▶ **Petunjuk**
1. Menurut teks halaman, berapa lama waktu menyeberang ke daratan yang berhadapan?
2. Tentukan apakah setiap pernyataan berikut sesuai dengan teks halaman. Jawab ya atau tidak, lalu kutip kata-kata teks yang menentukan.
(a) Penulis sekarang sudah merokok.
(b) Orang yang menyapa penulis adalah adik tingkatnya.
(c) Sejumlah pegawai yang menetap di Larantuka bolak-balik ke kantornya di Adonara setiap hari kerja.

▶ **Teks Halaman**
◆ ◆ ◆
Kamis, 07 Februari 2013

@Tanah Merah



Di tanah merah. Antar bocah unyu-unyu yang SMP di seberang. Adik bungsu saya.
Laut di depan seperti sungai besar. Daratan yang berhadapan ada dekat saja, sepuluh menit dengan motor tempel mesin diesel kecil. Fasilitas kecil ini ramai dan sibuk. Memang, lalulintas menyeberang kini makin ramai. Bahkan kini, sejumlah pegawai yang menetap di Larantuka bolak-balik setiap hari kerja ke kantornya di Adonara.
Tiba di sana, disapa seseorang.
“Hei Bung!” melambai dari tempatnya, menyebut nama saya.
Siapa ya?
Tubuh tegak proporsi pas, kumis, jenggot, penampilan OK, tampang keren, dan tahu nama saya! Sepertinya saya tidak pernah kenal orang ini sebelumnya.
Hm hm… akhirnya dia saya kenali juga dari suaranya. Yah, itu tuh. Kumis dan jenggot kreasi terbaru membuat tampangnya susah dikenali lagi.
“Hmm…. lagi rame-rame nih” kata saya melihat sekeliling.
Ngobrol sejenak, tanyakan tentang kabar kawan-kawan lain satu tongkrongan semasa jadi pelajar. Sebetulnya, dia adik tingkat. Tapi tak salah jika di luar pintu kampus, orang masih berteman juga kan?
“Terus, kenapa dia di sini?”
Setahu saya, kampungnya di seberang laut. 
Dia ada bisnis rupanya. Bantu bapaknya mengurus pengadaan buku buku yang didanai oleh BOS dari UPTD kecamatan kami. Mengisi waktu lowong. Begitu ceritanya.
Ngobrol terus, soal aktual seputar kami tentu saja.
“Setahu saya, dulu Bupati Simon Hayon pernah bilang, kalau nanti ada peraturan yang mewajibkan semua kontraktor, baik PT maupun CV di Flotim untuk punya tenaga tetap berijazah teknik sebagai persyaratan tender proyek pembangunan. Gimana yah, kabarnya sekarang?” pertanyaan khas orang pulau untuk orang kabupaten.
“Yah, itu yang sedang jalan kini. Saya sekarang lagi bantu di kerjaan itu, mengurus dokumen-dokumen tender si Boss” katanya.
“Apa yang Boss kamu urus?”
“Jalan raya…”
“Hmm baguslah”
Dia lantas berceritera setelah menawari rokok. Thx, saya masih tetap tak merokok.
“Sebenarnya, info saya tahu pas duduk minum-minum,” Teringat perjamuan miras yang sering kami lakukan sekadar pelarian dari suasana kampus yang penuh tekanan, “yah, kabarnya, mereka burtuh orang. Jadi saya masuk”
◆ ◆ ◆
▶ **Data yang Diberikan**
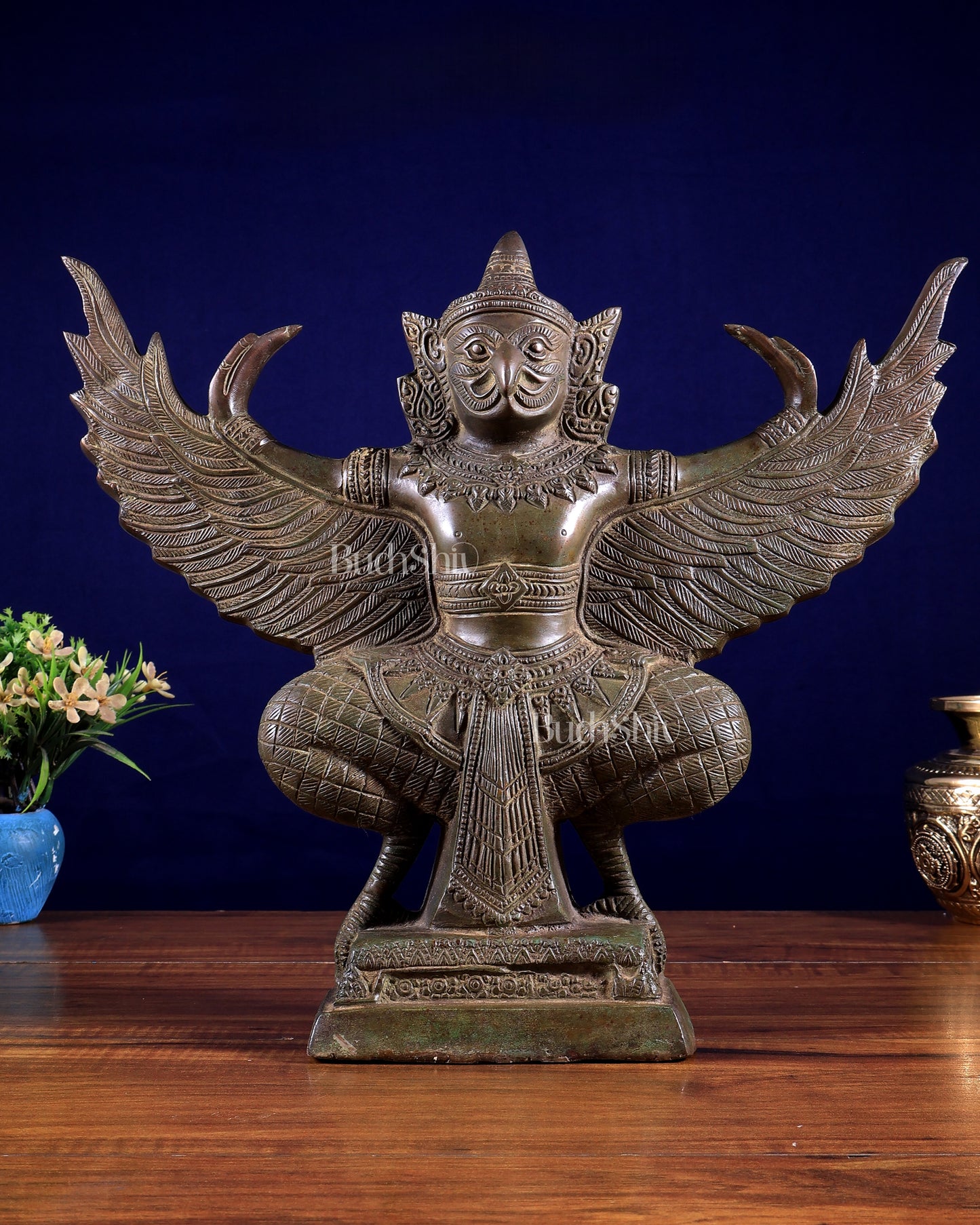 Majestic Pure Brass Garuda with Open Wings – 14" vintage bronze patina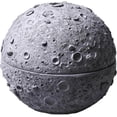 thumbnail image 1 of Windproof Stainless Steel Ashtray with Lid, Moon Concrete Design, Rainproof for Home Use in Grey Style, 1 of 5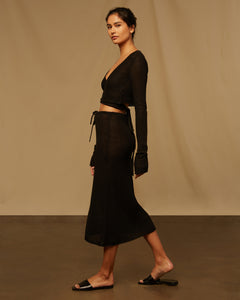 Textured Linen Sweater Drawstring Midi Skirt in Black - 7 - Onia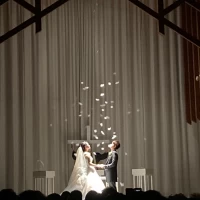 天井から羽が降ってくる演出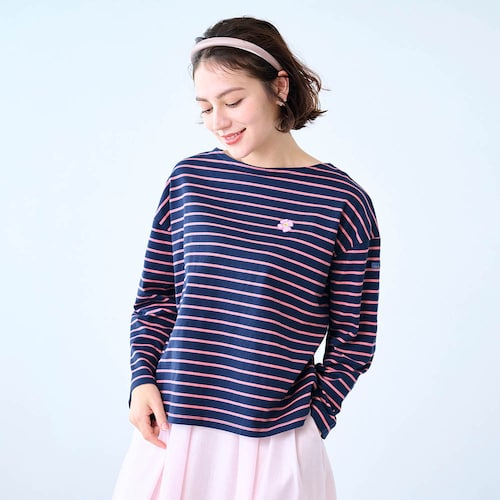 【新柄登場】 ワンポイント刺繍の長袖ボーダーTシャツ 「ミニラボ」
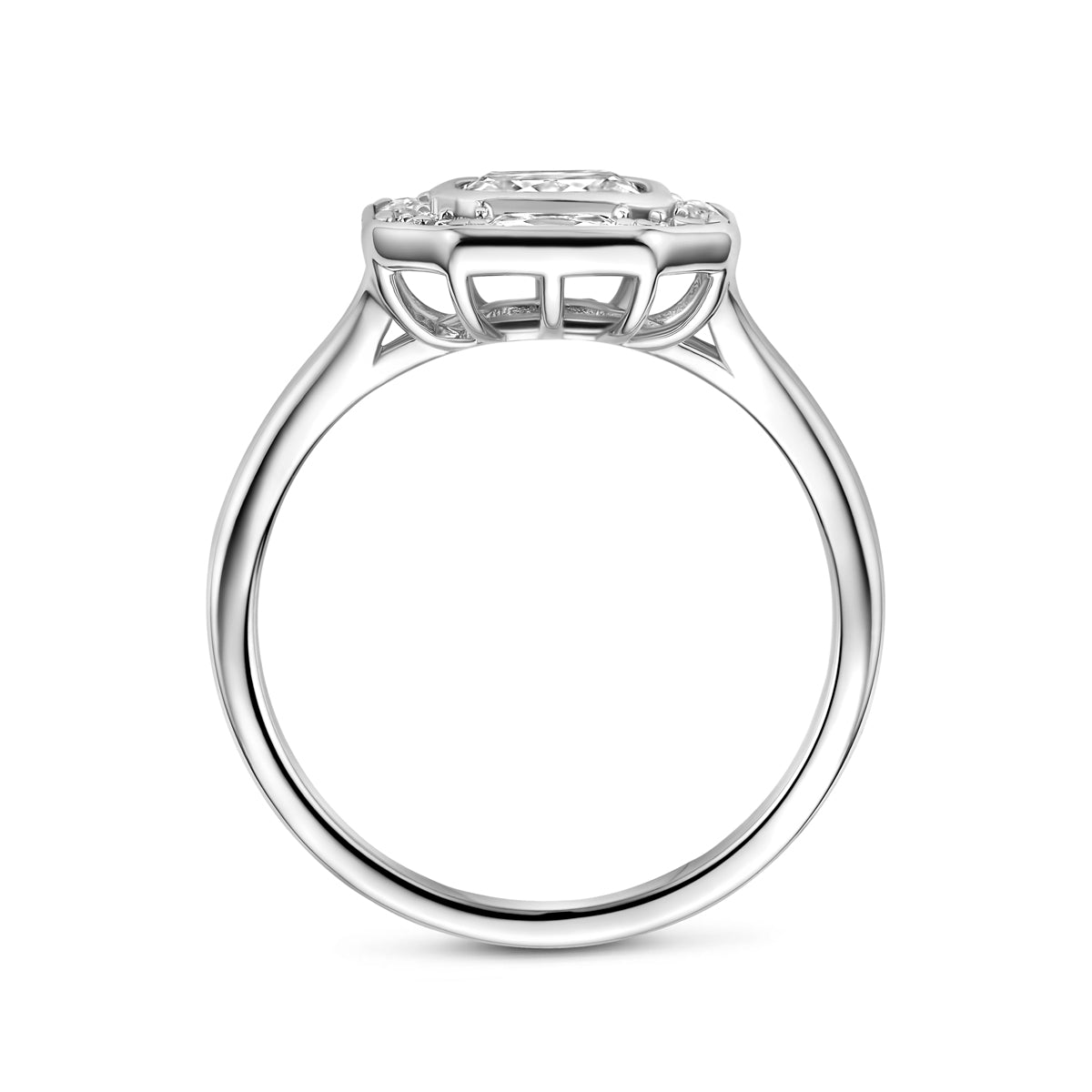 Gerhodineerde zilveren ring voor mannen zijaanzicht met zirkonia - City Juwelier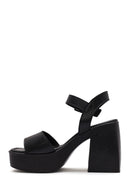 Women's Black Ankle Buckle Platform Chunky High Heel Leather Sandals | Derimod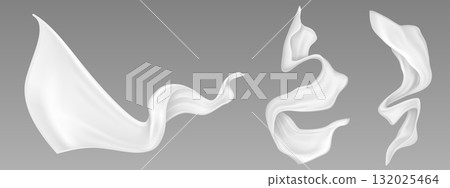Flying white cloth pieces isolated on background Flying white cloth pieces isolated on background 132025464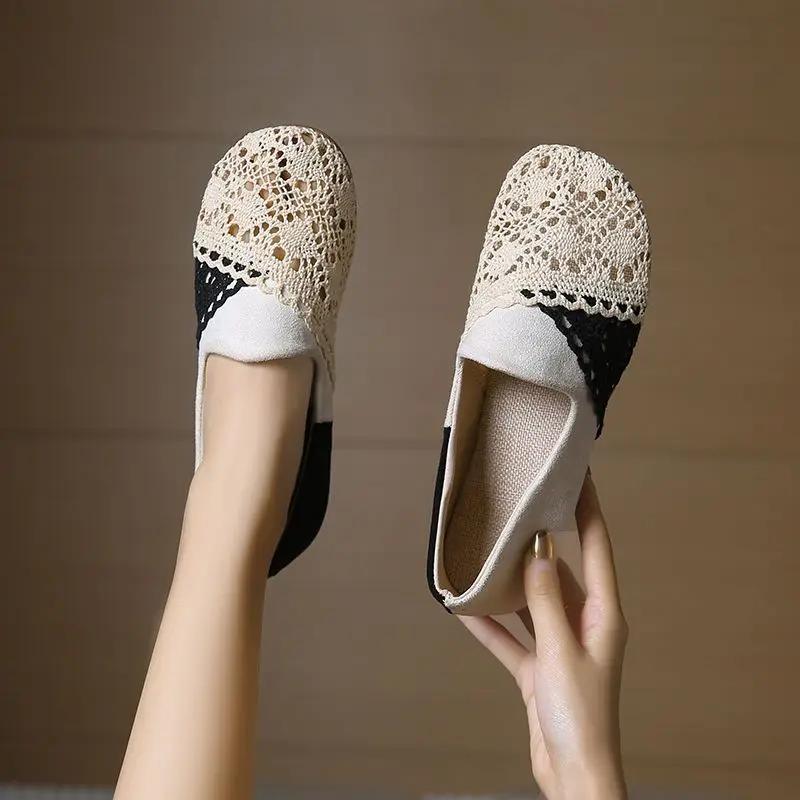 Fashion Ladies Footwear Slip-on Round Toe Non Korean Style Casual Stylish Quick Delivery Offer Cheap Liquidation 39 Women's Flat Shoes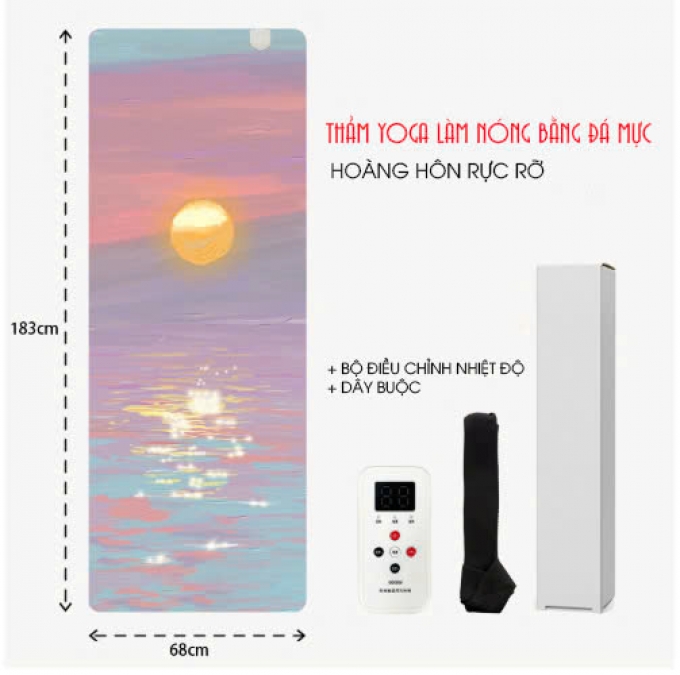 005 - Thảm tập yoga 3D sưởi ấm bằng điện graphene pu cao su tự nhiên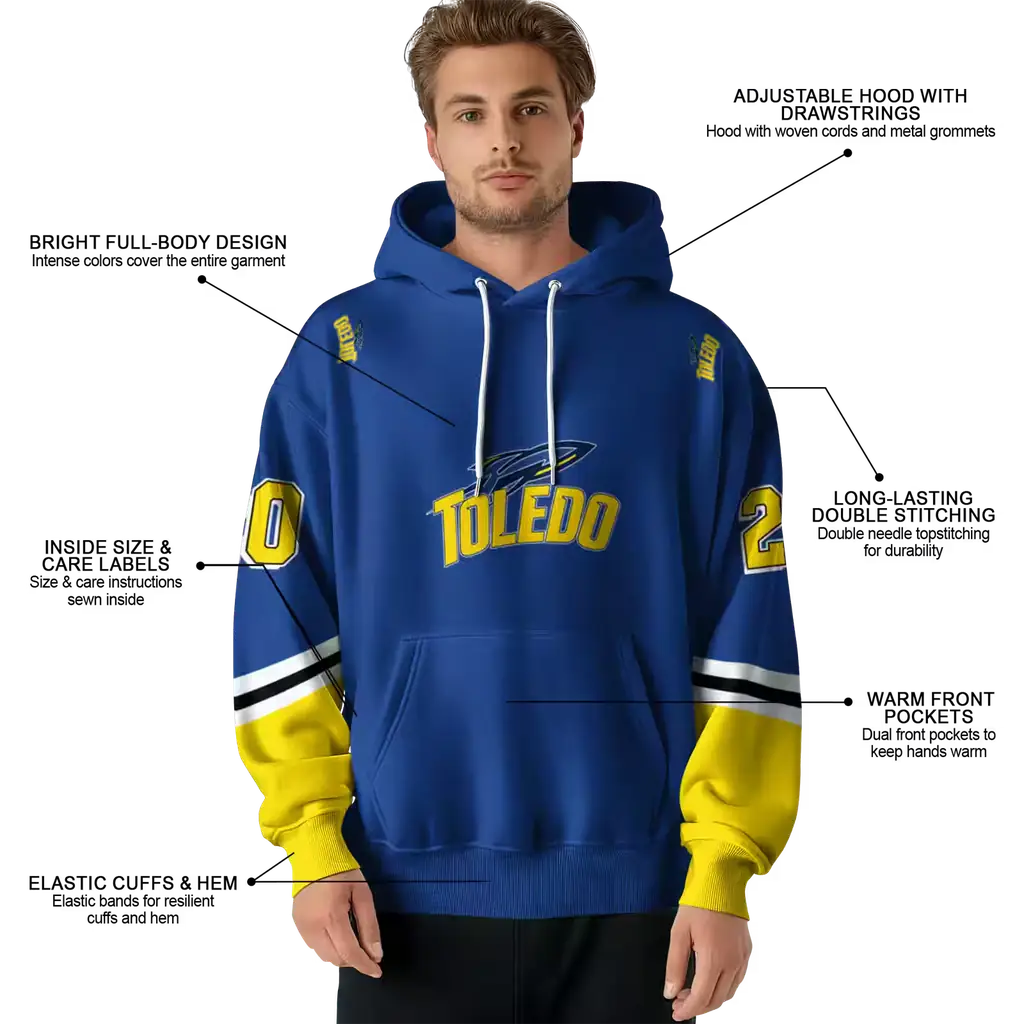 custom toledo rockets striped sleeves blue hoodie latest model custom toledo rockets striped sleeves blue hoodie latest model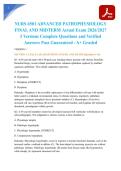NURS 6501 ADVANCED PATHOPHYSIOLOGY FINAL AND MIDTERM Actual Exam 2026&sol;2027 3 Versions Complete Questions and Verified Answers Pass Guaranteed - A&plus; Graded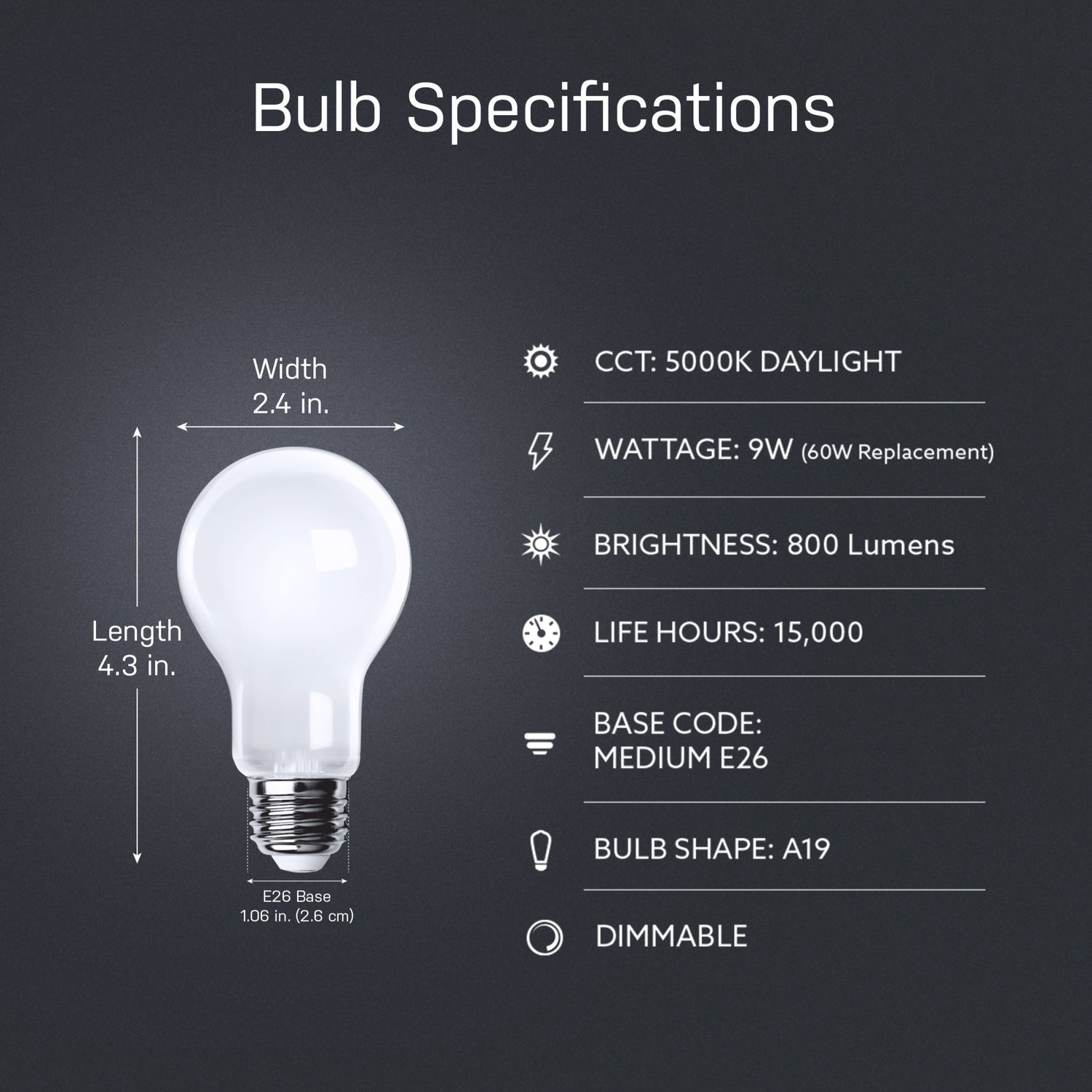 60W Equivalent A19 Color Selectable LED Bug Light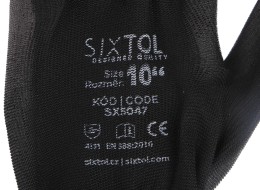 Arbeitshandschuhe aus Polyester, halbgetaucht in PU GLOVE PE-PU 10, schwarz, Gr. 10\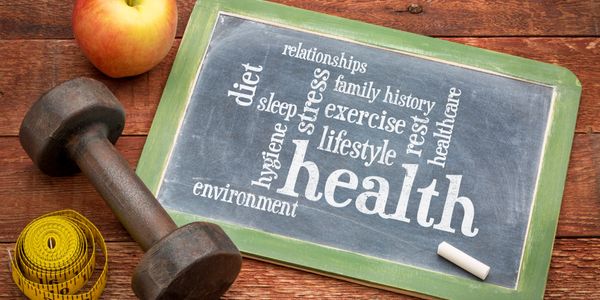 Chalkboard with health-related words, nutrition, exercise, sleep, and stress management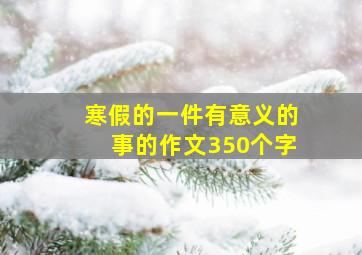 寒假的一件有意义的事的作文350个字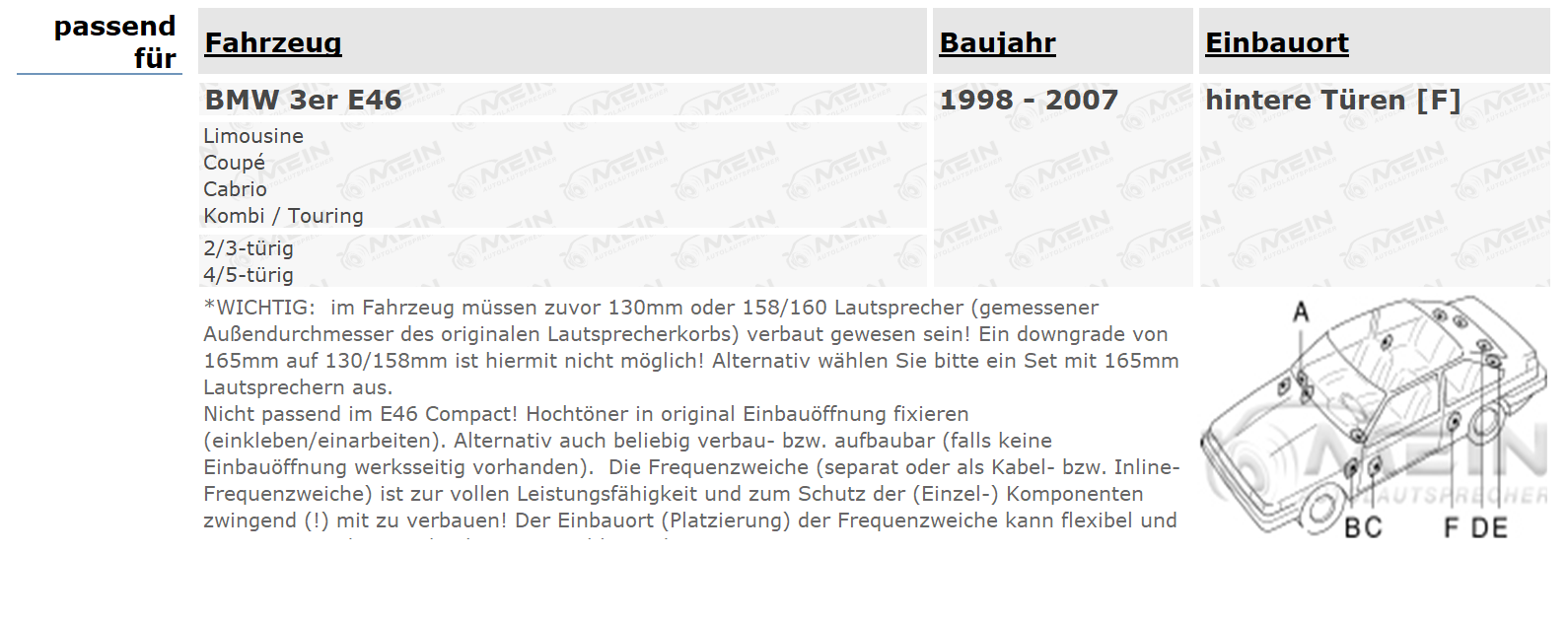 SINUSTEC LAUTSPRECHER für BMW 3ER E46 1998-2007 Heck Tür 2-Wege 250W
◆ ◆ ◆
▶ **Kunci Jawaban**
1. Sepuluh menit dengan motor tempel mesin diesel kecil.

2.
(a) Tidak: "Thx, saya masih tetap tak merokok."
(b) Ya: "Sebetulnya, dia adik tingkat."
(c) Ya: "sejumlah pegawai yang menetap di Larantuka bolak-balik setiap hari kerja ke kantornya di Adonara"